Compared with the exhibition venues that have been used in previous UABBs, Pingshan has designated the “Dawanshiju”, a regional ancient architectural relic, as the venue for the first Shenzhen-Hong Kong Bi-City Biennale of Urbanism\Architecture, which has not only expanded the territory of UABB, but also enriched the “dialogue” dimension between architecture and the city. The Pingshan branch exhibition is named “Dawan Unplugged”, which is a promotion of a carbon-reducing lifestyle. Through the four chapters “Come Together”, “Wondrous Ingenuity”, “Humanism” and “Open Spirited Paradigms” jointly created by the three co-curators Liu Xiaodu, Gao Yan and Richard Hsu and their work team, a multi-dimensional discussion of Hakka tradition (past), cultural relics revitalization (present) and sustainable artistic inspiration (future) is launched.

Dawan Shiju, which has a history of more than 200 years, displays many exquisite, knowledge-intensive and refreshing “future buildings”, including the “‘Building’ House” from the Future Human Settlement Discipline of Tsinghua University Shenzhen International Graduate School, the “Heavenly Courtyard” that responds to “unplugging” with the natural starry sky, and the local creations of southern artists who adapt to local conditions. “New Theory of Species” is a special “exhibition within an exhibition” jointly organized by curator Wei Ying and Shenzhen natural history researcher Nan Zhaoxu. Through biological photography, projection plants and a series of novel presentation and narrative methods, it depicts the cross-section and future imagination of the concept of “species”. The exhibition starts with the works of three artists and unfolds the thinking about the relationship between humans and species: artist Tan Bin uses modern X-ray technology to complete the image translation and the perceptual existence of awe in the myth of “Classic of Mountains and Seas”; Zhao Renhui reveals the human intervention in the evolution or degeneration of species through natural history-style high-definition photography; Yuan Ye re-emphasizes “equality of things” through the commissioned creation of “Da Wan Plant Identification Manual” of plant groups near the ancestral residence, that is, the consistent and equal perspective of humans and non-humans in space, and reflects on the evolution and problems of biology and even epistemology.

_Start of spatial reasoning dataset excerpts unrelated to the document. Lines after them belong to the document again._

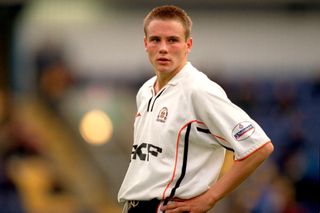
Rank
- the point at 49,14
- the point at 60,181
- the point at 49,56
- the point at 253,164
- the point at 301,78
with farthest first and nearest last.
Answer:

Site-specific works grow in ancient buildings. For example, the “Garden of Rebirth” is a special exhibition project that displays the courtyards and houses of ancient ancestral residences outside and inside. By claiming outdoor ruins (Xue Feng’s “Two Moments—2022 Da Wan Shi Ju”), reconstructing local memories and cultural contexts (Shen Shaomin x Liu Heng’s “Mirror World”), and laying “moss” hills, “yellow sand” waves, and “stone” peaks in the entire site (Zhang Jing and Jin Shishe’s “Sand, Stone, Mountain”), the “changing living works” are reproduced from a wider perspective, including outside the site and even the natural environment, connecting the local environment, the memory of the past ethnic groups, and the changes in modern life. Liu Xiaodu, one of the chief curators of the 2017 Shenzhen Biennale, one of the co-curators of the Pingshan branch of this year, and the director of the Pingshan Art Museum, believes that as a former clan enclosure, the original function of Dawanshiju has obviously changed with the changes of the times, and the migration of the clan members has also accelerated the decline of the building itself and lost its vitality. Whether cultural implantation is effective for community regeneration requires, on the one hand, the cultivation of the “soil” environment through long-term accumulation, and on the other hand, it also needs to stimulate people’s consciousness to generate conscious cultural needs for outward growth. Ultimately, a two-way vision and a sustainable ecology can be formed.